»»

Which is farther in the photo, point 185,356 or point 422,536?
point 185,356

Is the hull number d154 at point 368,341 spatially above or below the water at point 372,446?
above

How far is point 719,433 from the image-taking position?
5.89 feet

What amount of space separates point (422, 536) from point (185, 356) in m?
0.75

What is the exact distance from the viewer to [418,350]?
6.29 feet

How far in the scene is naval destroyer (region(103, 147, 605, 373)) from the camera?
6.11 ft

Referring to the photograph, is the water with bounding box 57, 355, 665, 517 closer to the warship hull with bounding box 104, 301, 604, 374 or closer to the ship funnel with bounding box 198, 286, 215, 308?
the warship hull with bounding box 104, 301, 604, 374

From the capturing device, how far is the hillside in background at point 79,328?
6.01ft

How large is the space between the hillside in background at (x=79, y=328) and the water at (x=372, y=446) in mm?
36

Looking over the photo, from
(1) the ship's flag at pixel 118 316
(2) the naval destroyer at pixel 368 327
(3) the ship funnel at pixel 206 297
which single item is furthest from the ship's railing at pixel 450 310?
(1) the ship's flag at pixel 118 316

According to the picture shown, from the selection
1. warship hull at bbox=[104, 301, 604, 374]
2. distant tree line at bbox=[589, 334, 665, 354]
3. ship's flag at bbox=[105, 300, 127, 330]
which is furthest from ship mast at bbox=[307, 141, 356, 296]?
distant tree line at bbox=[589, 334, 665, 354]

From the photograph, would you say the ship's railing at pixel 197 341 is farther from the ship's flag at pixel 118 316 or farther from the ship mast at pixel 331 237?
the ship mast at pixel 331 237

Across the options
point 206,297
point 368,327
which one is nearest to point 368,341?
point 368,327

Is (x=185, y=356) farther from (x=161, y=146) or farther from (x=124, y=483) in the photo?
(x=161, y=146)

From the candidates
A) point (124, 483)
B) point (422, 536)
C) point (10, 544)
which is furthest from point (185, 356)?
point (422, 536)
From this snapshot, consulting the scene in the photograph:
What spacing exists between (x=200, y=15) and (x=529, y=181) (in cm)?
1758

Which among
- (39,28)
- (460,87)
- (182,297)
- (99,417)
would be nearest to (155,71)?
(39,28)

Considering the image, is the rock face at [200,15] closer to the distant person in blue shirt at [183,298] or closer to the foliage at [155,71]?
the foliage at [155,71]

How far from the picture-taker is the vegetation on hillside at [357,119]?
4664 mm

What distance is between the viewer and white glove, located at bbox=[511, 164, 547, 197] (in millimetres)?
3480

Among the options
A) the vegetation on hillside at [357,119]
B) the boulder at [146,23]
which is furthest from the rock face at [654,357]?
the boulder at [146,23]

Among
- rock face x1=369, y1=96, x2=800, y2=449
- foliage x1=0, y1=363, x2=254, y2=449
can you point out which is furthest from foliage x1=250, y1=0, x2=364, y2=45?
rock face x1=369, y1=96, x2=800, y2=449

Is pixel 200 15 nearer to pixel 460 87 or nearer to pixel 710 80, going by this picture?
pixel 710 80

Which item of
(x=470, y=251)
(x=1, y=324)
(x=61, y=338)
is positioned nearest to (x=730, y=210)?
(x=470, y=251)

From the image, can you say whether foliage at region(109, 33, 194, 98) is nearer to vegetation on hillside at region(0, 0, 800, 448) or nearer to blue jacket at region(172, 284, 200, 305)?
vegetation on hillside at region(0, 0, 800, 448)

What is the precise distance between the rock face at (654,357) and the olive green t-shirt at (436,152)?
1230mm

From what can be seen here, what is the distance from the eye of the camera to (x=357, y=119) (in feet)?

««

DIRECTIONS FOR THIS TASK:
Render all of the data above as a numbered list, omitting the blank lines.

RESPONSE FOR THIS EXERCISE:
1. Which is farther in the photo, point 185,356 or point 422,536?
2. point 185,356
3. Is the hull number d154 at point 368,341 spatially above or below the water at point 372,446?
4. above
5. How far is point 719,433 from the image-taking position?
6. 5.89 feet
7. What amount of space separates point (422, 536) from point (185, 356) in m?
8. 0.75
9. What is the exact distance from the viewer to [418,350]?
10. 6.29 feet
11. How far in the scene is naval destroyer (region(103, 147, 605, 373)) from the camera?
12. 6.11 ft
13. Referring to the photograph, is the water with bounding box 57, 355, 665, 517 closer to the warship hull with bounding box 104, 301, 604, 374 or closer to the ship funnel with bounding box 198, 286, 215, 308?
14. the warship hull with bounding box 104, 301, 604, 374
15. From the capturing device, how far is the hillside in background at point 79,328?
16. 6.01ft
17. How large is the space between the hillside in background at (x=79, y=328) and the water at (x=372, y=446) in mm?
18. 36
19. Looking over the photo, from
20. (1) the ship's flag at pixel 118 316
21. (2) the naval destroyer at pixel 368 327
22. (3) the ship funnel at pixel 206 297
23. which single item is furthest from the ship's railing at pixel 450 310?
24. (1) the ship's flag at pixel 118 316
25. According to the picture shown, from the selection
26. 1. warship hull at bbox=[104, 301, 604, 374]
27. 2. distant tree line at bbox=[589, 334, 665, 354]
28. 3. ship's flag at bbox=[105, 300, 127, 330]
29. which is furthest from ship mast at bbox=[307, 141, 356, 296]?
30. distant tree line at bbox=[589, 334, 665, 354]
31. From the photograph, would you say the ship's railing at pixel 197 341 is farther from the ship's flag at pixel 118 316 or farther from the ship mast at pixel 331 237?
32. the ship mast at pixel 331 237
33. Across the options
34. point 206,297
35. point 368,327
36. which one is nearest to point 368,341?
37. point 368,327
38. Is (x=185, y=356) farther from (x=161, y=146) or farther from (x=124, y=483) in the photo?
39. (x=161, y=146)
40. From the candidates
41. A) point (124, 483)
42. B) point (422, 536)
43. C) point (10, 544)
44. which is furthest from point (185, 356)?
45. point (422, 536)
46. From this snapshot, consulting the scene in the photograph:
47. What spacing exists between (x=200, y=15) and (x=529, y=181) (in cm)?
48. 1758
49. Which among
50. - (39,28)
51. - (460,87)
52. - (182,297)
53. - (99,417)
54. would be nearest to (155,71)?
55. (39,28)
56. Considering the image, is the rock face at [200,15] closer to the distant person in blue shirt at [183,298] or closer to the foliage at [155,71]?
57. the foliage at [155,71]
58. How far from the picture-taker is the vegetation on hillside at [357,119]?
59. 4664 mm
60. What distance is between the viewer and white glove, located at bbox=[511, 164, 547, 197] (in millimetres)?
61. 3480
62. Among the options
63. A) the vegetation on hillside at [357,119]
64. B) the boulder at [146,23]
65. which is furthest from the rock face at [654,357]?
66. the boulder at [146,23]
67. Among
68. - rock face x1=369, y1=96, x2=800, y2=449
69. - foliage x1=0, y1=363, x2=254, y2=449
70. can you point out which is furthest from foliage x1=250, y1=0, x2=364, y2=45?
71. rock face x1=369, y1=96, x2=800, y2=449
72. Is pixel 200 15 nearer to pixel 460 87 or nearer to pixel 710 80, going by this picture?
73. pixel 710 80
74. Which item of
75. (x=470, y=251)
76. (x=1, y=324)
77. (x=61, y=338)
78. is positioned nearest to (x=730, y=210)?
79. (x=470, y=251)
80. From the image, can you say whether foliage at region(109, 33, 194, 98) is nearer to vegetation on hillside at region(0, 0, 800, 448) or nearer to blue jacket at region(172, 284, 200, 305)?
81. vegetation on hillside at region(0, 0, 800, 448)
82. What is the precise distance between the rock face at (654,357) and the olive green t-shirt at (436,152)?
83. 1230mm
84. From what can be seen here, what is the distance from the eye of the camera to (x=357, y=119) (in feet)?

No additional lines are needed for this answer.